FRAGMENTO DEL DOCUMENTO:
——————

LOS CUADROS DE AGOSTO (2015)


La expectativa es el cuadro más conocido del surrealista alemán Richard Oelze (1900-1980). En él, el pintor da un paso más allá del sugerente recurso de pintar una escena desde su parte posterior: los hombres y mujeres que la protagonizan no solo nos dan la espalda, con la consiguiente indeterminación de sus rasgos y expresiones faciales, sino que miran con interés algo cuya naturaleza también se nos escapa. Solo dos de ellos nos permiten ver su cara, que aparece reducida a sus líneas esenciales, como un rostro-tipo carente de individualidad. Del resto de los personajes solo vemos el abrigo y el sombrero que los cubre: no hay manos, ni apenas piel ni cabello a la vista. Nos da la impresión de que este grupo humano que ve o espera ver algo que ignoramos está formado por seres que han perdido su carácter singular para fundirse en una masa con la voluntad común de aguardar a que algo suceda. Son varios los elementos que añaden misterio a esta escena ya de por sí inquietante: el carácter antinatural del colorido, circunscrito a distintas gamas del pardo y el verde, y la presencia de un cielo tormentoso que no parece augurar nada bueno. Sería fácil encontrarle una interpretación existencial a la imagen de este colectivo que explora un horizonte amenazador, pero si hay algo que me atrae de esta obra es su misma imprecisión, el juego de incertidumbres creado por la gente que observa y espera mientras es observada a su vez por el que espera en el exterior del cuadro.

——————

FILAS MOSTRADAS:
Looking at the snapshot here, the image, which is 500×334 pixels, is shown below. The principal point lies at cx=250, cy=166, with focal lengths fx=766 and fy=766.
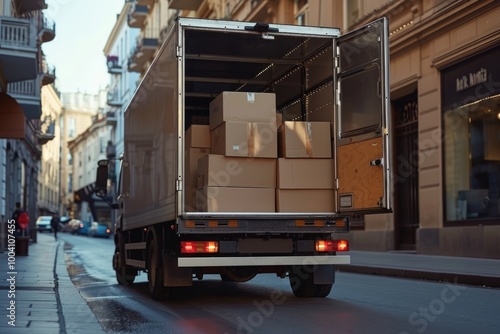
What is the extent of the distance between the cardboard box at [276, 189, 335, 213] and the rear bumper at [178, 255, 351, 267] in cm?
65

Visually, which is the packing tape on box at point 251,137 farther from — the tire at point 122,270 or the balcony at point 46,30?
the balcony at point 46,30

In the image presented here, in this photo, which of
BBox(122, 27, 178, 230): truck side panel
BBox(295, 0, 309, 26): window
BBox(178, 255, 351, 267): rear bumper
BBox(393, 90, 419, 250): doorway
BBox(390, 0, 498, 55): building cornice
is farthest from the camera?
BBox(295, 0, 309, 26): window

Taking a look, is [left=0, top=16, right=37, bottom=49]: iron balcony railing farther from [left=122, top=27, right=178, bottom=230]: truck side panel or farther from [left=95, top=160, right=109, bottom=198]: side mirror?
[left=122, top=27, right=178, bottom=230]: truck side panel

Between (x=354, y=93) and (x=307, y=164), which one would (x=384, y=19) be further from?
(x=307, y=164)

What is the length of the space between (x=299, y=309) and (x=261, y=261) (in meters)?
0.74

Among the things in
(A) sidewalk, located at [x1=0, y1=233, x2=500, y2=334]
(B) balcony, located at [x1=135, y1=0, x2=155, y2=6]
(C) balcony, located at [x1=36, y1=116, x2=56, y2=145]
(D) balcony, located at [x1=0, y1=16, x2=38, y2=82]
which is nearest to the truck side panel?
(A) sidewalk, located at [x1=0, y1=233, x2=500, y2=334]

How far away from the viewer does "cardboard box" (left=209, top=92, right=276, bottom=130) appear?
9.73 metres

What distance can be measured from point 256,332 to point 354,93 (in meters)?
3.86

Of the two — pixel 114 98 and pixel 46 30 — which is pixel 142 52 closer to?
pixel 46 30

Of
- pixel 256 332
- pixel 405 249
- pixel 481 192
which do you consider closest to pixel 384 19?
pixel 256 332

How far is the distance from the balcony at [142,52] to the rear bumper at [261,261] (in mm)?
41623

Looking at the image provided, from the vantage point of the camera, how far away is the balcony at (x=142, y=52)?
50.1m

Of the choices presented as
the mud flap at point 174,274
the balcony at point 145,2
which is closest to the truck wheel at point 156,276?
the mud flap at point 174,274

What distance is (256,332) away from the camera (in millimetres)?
7254
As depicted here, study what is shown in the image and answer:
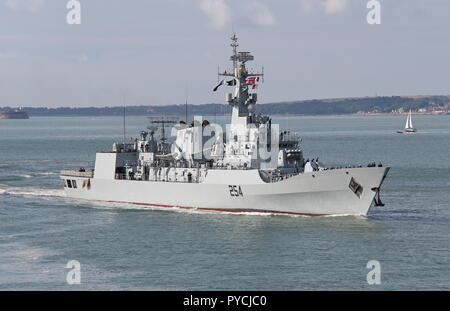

——————

PLANTEAMIENTO: Extrae íntegro y sin ninguna alteración el texto sobre el cuadro La expectativa. Las filas no intervienen en nada de esto.

RESULTADO DEL EJERCICIO:
LOS CUADROS DE AGOSTO (2015)


La expectativa es el cuadro más conocido del surrealista alemán Richard Oelze (1900-1980). En él, el pintor da un paso más allá del sugerente recurso de pintar una escena desde su parte posterior: los hombres y mujeres que la protagonizan no solo nos dan la espalda, con la consiguiente indeterminación de sus rasgos y expresiones faciales, sino que miran con interés algo cuya naturaleza también se nos escapa. Solo dos de ellos nos permiten ver su cara, que aparece reducida a sus líneas esenciales, como un rostro-tipo carente de individualidad. Del resto de los personajes solo vemos el abrigo y el sombrero que los cubre: no hay manos, ni apenas piel ni cabello a la vista. Nos da la impresión de que este grupo humano que ve o espera ver algo que ignoramos está formado por seres que han perdido su carácter singular para fundirse en una masa con la voluntad común de aguardar a que algo suceda. Son varios los elementos que añaden misterio a esta escena ya de por sí inquietante: el carácter antinatural del colorido, circunscrito a distintas gamas del pardo y el verde, y la presencia de un cielo tormentoso que no parece augurar nada bueno. Sería fácil encontrarle una interpretación existencial a la imagen de este colectivo que explora un horizonte amenazador, pero si hay algo que me atrae de esta obra es su misma imprecisión, el juego de incertidumbres creado por la gente que observa y espera mientras es observada a su vez por el que espera en el exterior del cuadro.